- [Set task]:
Can you turn every line of the records below into a numbered list, skipping the blank lines and leaving the pictures out?

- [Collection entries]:
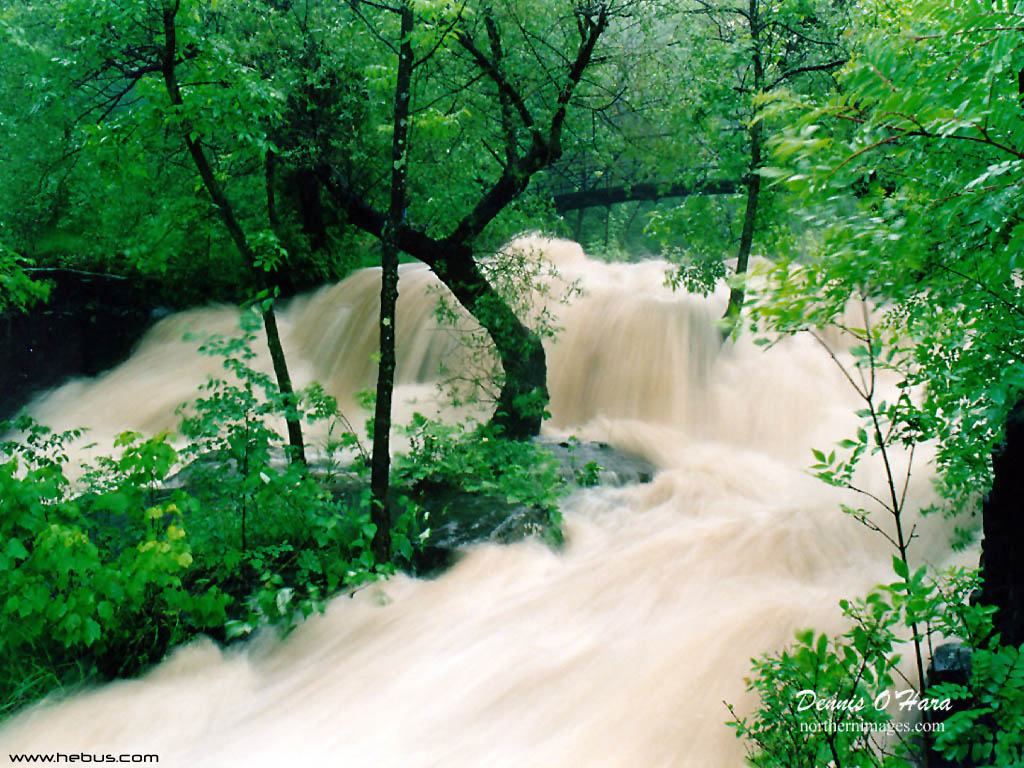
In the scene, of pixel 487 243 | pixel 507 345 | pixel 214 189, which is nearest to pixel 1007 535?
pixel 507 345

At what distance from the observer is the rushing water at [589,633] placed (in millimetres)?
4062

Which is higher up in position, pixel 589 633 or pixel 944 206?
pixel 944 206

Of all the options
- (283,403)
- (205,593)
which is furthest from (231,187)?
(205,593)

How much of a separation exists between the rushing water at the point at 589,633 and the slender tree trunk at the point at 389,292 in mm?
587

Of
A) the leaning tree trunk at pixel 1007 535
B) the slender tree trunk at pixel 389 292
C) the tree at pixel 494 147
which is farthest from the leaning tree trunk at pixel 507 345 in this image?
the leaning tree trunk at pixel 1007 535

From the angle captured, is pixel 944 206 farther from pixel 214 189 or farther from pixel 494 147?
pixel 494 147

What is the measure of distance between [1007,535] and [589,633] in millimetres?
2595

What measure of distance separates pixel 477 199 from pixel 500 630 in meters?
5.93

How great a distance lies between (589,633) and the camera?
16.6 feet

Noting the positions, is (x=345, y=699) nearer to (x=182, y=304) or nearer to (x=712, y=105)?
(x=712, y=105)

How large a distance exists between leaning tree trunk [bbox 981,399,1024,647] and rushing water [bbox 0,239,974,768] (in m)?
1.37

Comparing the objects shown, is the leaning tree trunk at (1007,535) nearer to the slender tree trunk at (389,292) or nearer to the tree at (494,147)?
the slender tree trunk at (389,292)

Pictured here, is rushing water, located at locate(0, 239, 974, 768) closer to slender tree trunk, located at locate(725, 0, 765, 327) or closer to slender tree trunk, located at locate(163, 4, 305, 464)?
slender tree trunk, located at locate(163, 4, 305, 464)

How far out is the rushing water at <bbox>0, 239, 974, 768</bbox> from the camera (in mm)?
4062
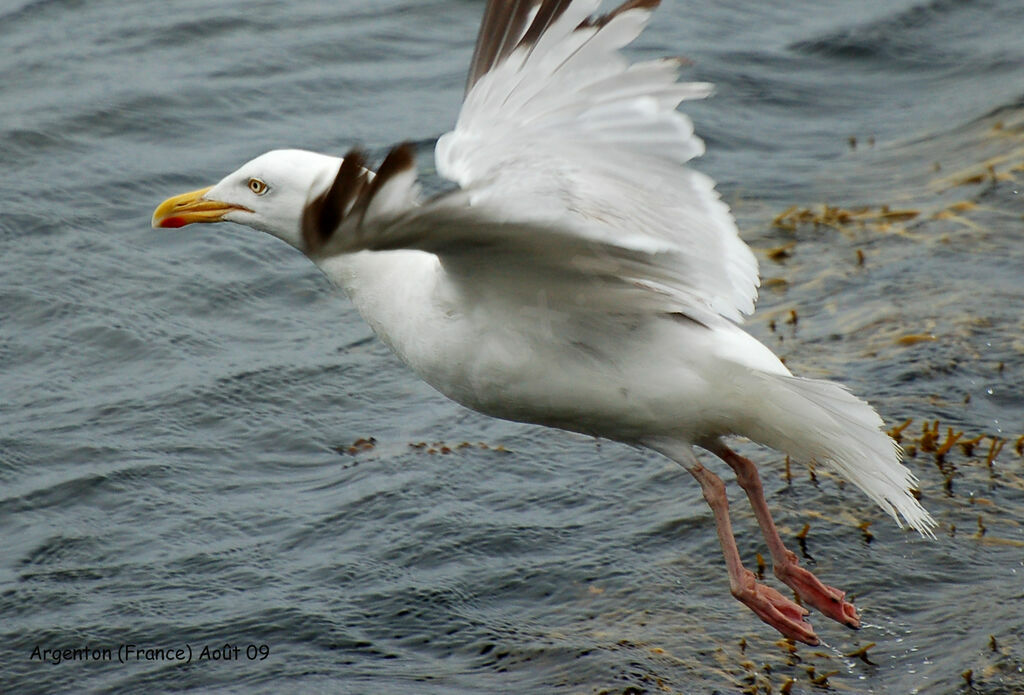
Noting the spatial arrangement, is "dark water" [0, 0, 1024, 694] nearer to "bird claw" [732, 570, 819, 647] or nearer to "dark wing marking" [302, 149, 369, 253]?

- [Solution to this exercise]:
1. In the scene, of pixel 487 243 | pixel 507 345 | pixel 214 189, which is nearest to pixel 1007 535?
2. pixel 507 345
3. At what distance from the observer is the rushing water at [589,633] placed (in millimetres)?
4. 4062
5. Which is higher up in position, pixel 589 633 or pixel 944 206?
6. pixel 944 206
7. Of all the options
8. - (283,403)
9. - (205,593)
10. which is furthest from (231,187)?
11. (205,593)
12. How much of a separation exists between the rushing water at the point at 589,633 and the slender tree trunk at the point at 389,292 in mm?
13. 587
14. Of
15. A) the leaning tree trunk at pixel 1007 535
16. B) the slender tree trunk at pixel 389 292
17. C) the tree at pixel 494 147
18. which is farthest from the leaning tree trunk at pixel 507 345 in this image?
19. the leaning tree trunk at pixel 1007 535
20. From the angle captured, is pixel 944 206 farther from pixel 214 189 or farther from pixel 494 147?
21. pixel 494 147
22. What is the measure of distance between [1007,535] and [589,633] in millimetres?
23. 2595
24. What measure of distance separates pixel 477 199 from pixel 500 630 in meters?
25. 5.93
26. How great a distance lies between (589,633) and the camera?
27. 16.6 feet
28. Noting the positions, is (x=345, y=699) nearer to (x=182, y=304) or nearer to (x=712, y=105)?
29. (x=712, y=105)
30. How large a distance exists between leaning tree trunk [bbox 981,399,1024,647] and rushing water [bbox 0,239,974,768] (in m)?
31. 1.37
32. Comparing the objects shown, is the leaning tree trunk at (1007,535) nearer to the slender tree trunk at (389,292) or nearer to the tree at (494,147)?
33. the slender tree trunk at (389,292)
34. Pictured here, is rushing water, located at locate(0, 239, 974, 768) closer to slender tree trunk, located at locate(725, 0, 765, 327) or closer to slender tree trunk, located at locate(163, 4, 305, 464)?
35. slender tree trunk, located at locate(163, 4, 305, 464)
36. How far out is the rushing water at <bbox>0, 239, 974, 768</bbox> from the camera (in mm)?
37. 4062
38. Noting the spatial arrangement, is "dark water" [0, 0, 1024, 694] nearer to "bird claw" [732, 570, 819, 647] or nearer to "dark wing marking" [302, 149, 369, 253]?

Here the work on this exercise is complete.